Med sobre Jn 17,1-26


En el Cenáculo, justo antes de salir hacia Getsemaní, Jesús se dirige a su Padre Dios. Esta intensa oración expresa los sentimientos con los que Cristo afronta su Pasión, y es la puerta por la que Jesús va ha entrar en el misterio que culminará en la glorificación del Padre y en su propia glorificación.


Así habló Jesús, y levantando los ojos al cielo dijo: “Padre, ha llegado la Hora; glorifica a tu Hijo, para que tu Hijo te glorifique a ti. Y que según el poder que le has dado sobre toda carne, dé también vida eterna a todos los que Tú le has dado. Ésta es la vida eterna: que te conozcan a ti, el único Dios verdadero, y al que Tú has enviado, Jesucristo. Yo te he glorificado en la tierra, llevando a cabo la obra que me encomendaste realizar. Ahora, Padre, glorifícame Tú, junto a ti, con la gloria que tenía a tu lado antes que el mundo fuese”. 


Ha llegado la hora que la humanidad esperaba desde el pecado del origen; la hora ser liberados de la esclavitud del pecado y del poder de la muerte; la hora para la que el Padre nos ha enviado a su Hijo. Ha llegado la hora de que el Padre glorifique al Hijo para que el Hijo le glorifique a Él. Jesús le pide al Padre que acoja la ofrenda que le va a hacer de su vida por nosotros. Así Jesús glorificado recibe del Padre el poder de darnos a participar de su vida, de dar la vida eterna a los que el Padre le ha dado; de darnos el poder de llegar a ser hijos de Dios. 

   Jesús nos introduce en la comunión de vida y amor que Él tiene con el Padre; hechos partícipes de la naturaleza divina podemos conocer a Dios como nuestro Padre y a Jesucristo como nuestro Redentor. Los discípulos de Jesús no quieren tener nada propio, ningún proyecto personal de vida; todo lo que quieren es ser un don que el Padre hace a su Hijo Jesucristo. 


Jesús nos deja su biografía: ha glorificado a su Padre en la tierra, llevando a cabo la obra que le encomendó realizar. Eso ha sido la vida de Jesús: en Belén, en la familia Nazaret, en el taller de José, en los caminos de Galilea. Ha llegado la hora de llevar a plenitud la obra que el Padre le ha encomendado realizar. El amor y la obediencia de Jesús transforma su Pasión en gloria de su Padre Dios. 

   Jesús nos ha revelado el misterio de su vida de Hijo del hombre. En la petición que dirige al Padre, nos revela el misterio de su ser Hijo de Dios: Ahora, Padre, glorifícame Tú, junto a ti, con la gloria que tenía a tu lado antes que el mundo fuese. Jesús es el Hijo Unigénito de Dios, el Amado del Padre desde antes de la creación del mundo. Le pide al Padre que revele ese misterio de amor.

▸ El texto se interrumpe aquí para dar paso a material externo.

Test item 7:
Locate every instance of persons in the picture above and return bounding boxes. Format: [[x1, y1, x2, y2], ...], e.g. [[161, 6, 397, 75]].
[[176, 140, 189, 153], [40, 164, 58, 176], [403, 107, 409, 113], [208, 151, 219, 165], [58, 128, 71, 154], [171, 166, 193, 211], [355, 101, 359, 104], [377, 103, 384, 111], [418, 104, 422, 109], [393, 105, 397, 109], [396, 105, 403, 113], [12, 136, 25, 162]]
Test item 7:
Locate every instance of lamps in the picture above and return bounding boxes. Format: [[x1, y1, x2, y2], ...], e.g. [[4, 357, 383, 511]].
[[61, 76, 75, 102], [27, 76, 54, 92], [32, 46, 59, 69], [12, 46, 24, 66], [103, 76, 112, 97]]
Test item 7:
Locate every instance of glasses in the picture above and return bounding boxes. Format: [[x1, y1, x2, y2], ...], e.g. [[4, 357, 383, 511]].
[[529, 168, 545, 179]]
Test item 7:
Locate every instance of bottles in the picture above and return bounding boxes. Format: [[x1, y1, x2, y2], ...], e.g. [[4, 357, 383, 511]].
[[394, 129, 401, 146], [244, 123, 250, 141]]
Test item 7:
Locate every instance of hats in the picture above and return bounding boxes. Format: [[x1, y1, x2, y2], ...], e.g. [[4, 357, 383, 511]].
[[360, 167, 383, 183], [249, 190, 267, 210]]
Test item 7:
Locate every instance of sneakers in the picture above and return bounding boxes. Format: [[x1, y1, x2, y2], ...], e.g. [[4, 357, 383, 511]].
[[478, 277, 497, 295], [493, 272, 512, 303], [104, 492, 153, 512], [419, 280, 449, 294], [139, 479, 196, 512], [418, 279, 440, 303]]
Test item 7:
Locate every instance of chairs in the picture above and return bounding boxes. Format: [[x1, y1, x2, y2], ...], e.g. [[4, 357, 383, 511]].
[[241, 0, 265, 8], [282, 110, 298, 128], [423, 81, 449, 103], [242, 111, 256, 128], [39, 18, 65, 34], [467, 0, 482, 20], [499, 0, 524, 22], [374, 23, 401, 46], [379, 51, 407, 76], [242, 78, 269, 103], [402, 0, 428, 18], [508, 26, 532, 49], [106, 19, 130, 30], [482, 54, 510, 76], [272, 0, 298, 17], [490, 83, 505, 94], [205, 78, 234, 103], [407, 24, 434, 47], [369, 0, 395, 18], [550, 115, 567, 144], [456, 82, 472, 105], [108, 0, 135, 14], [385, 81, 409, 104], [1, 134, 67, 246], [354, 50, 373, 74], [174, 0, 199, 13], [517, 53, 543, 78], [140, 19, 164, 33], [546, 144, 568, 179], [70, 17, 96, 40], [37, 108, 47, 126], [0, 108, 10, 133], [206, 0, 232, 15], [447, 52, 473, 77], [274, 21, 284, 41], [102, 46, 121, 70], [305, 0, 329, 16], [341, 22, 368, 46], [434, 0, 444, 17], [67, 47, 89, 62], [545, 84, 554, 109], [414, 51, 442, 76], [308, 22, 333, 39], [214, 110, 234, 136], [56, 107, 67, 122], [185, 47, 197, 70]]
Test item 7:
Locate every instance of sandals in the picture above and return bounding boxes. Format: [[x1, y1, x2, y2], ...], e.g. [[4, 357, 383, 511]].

Jesús ha pedido al Padre por Él, y la fe nos da la completa seguridad de que el Padre le dará todo lo que le ha pedido. Ahora va a pedir por sus discípulos, y estamos seguros de que el Padre, también ahora, le concederá lo que le pida:


“He manifestado tu Nombre a los que me diste del mundo. Tuyos eran, Tú me los confiaste y ellos han guardado tu palabra. Ahora han conocido que todo lo que me has dado proviene de Ti, porque las palabras que me diste se las he dado, y ellos las han recibido y han conocido verdaderamente que Yo salí de Ti, y han creído que Tú me enviaste”. 


Qué modo tan precioso tiene Jesús de presentar el misterio de la Redención y lo que han sido los años de su vida pública. Todo es sencillo. Todo sucede entre el Padre y Él, y ese grupo de discípulos que aceptan el don que el Padre les hace del Hijo y el ser un don que el Padre hace al Hijo. Jesús expresa con extraordinaria claridad para qué eligió a sus discípulos, la obra que ha hecho con ellos, y lo que les ha revelado a lo largo de los años de convivencia. Y Jesús nos dice cómo han respondido esos hombres y por qué han llegado a ser sus discípulos. ¿La clave de todo? Tuyos eran, Tú me los confiaste y ellos han guardado tu palabra. En los Evangelios tenemos el testimonio de todo esto. Cuánto habrá rezado el Señor por sus Apóstoles desde que los invitó a seguirle.


Jesús sigue pidiendo al Padre por sus discípulos:


“Yo ruego por ellos; no ruego por el mundo sino por los que me has dado, porque son tuyos. Todo lo mío es tuyo, y lo tuyo mío, y he sido glorificado en ellos. Yo ya no estoy en el mundo, pero ellos sí están en el mundo, y Yo voy a ti. Padre Santo, cuida en tu Nombre a los que me has dado, para que sean uno como nosotros”. 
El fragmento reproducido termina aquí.